Kamis, 03 Maret 2016

Nasehat Mawlana Jalaluddin Rumi

Seorang Syeikh Sufi seringkali menasihati murid-murid beliau 
menggunakan bahasa perumpamaan, 
kadang juga beliau mengungkapkan nasihat berupa puisi. 
Nah, Sufi kekasih Allah yang kita sajikan nasihatnya kali ini,
Maulana Rumi menyajikan nasihatnya dalam rupa puisi 
yang penuh perumpaan, 
yang bila kita renungkan 
isinya sebuah rahasia kehidupan yang penuh hikmah.

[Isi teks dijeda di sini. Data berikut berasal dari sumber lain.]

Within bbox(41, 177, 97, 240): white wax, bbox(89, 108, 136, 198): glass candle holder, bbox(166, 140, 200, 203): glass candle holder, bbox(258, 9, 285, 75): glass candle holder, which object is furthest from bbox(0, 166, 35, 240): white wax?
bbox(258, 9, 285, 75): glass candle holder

Lihatlah buncis dalam periuk,
betapa ia meloncat-loncat ketika dipanaskan api.
Sewaktu direbus, selalu ia timbul ke permukaan,
seraya merintih tiada henti.
Sambil mengeluh, “Mengapa kau letakkan
api di bawahku? Engkau telah membeliku,
mengapa kini engkau malah menyiksaku?”
Sang istri memukulnya dengan penyendok, [1]

“Nah, sekarang,” katanya, 
“sungguh-sungguh matanglah engkau, 
dan jangan meloncat lari dari yang menyalakan api.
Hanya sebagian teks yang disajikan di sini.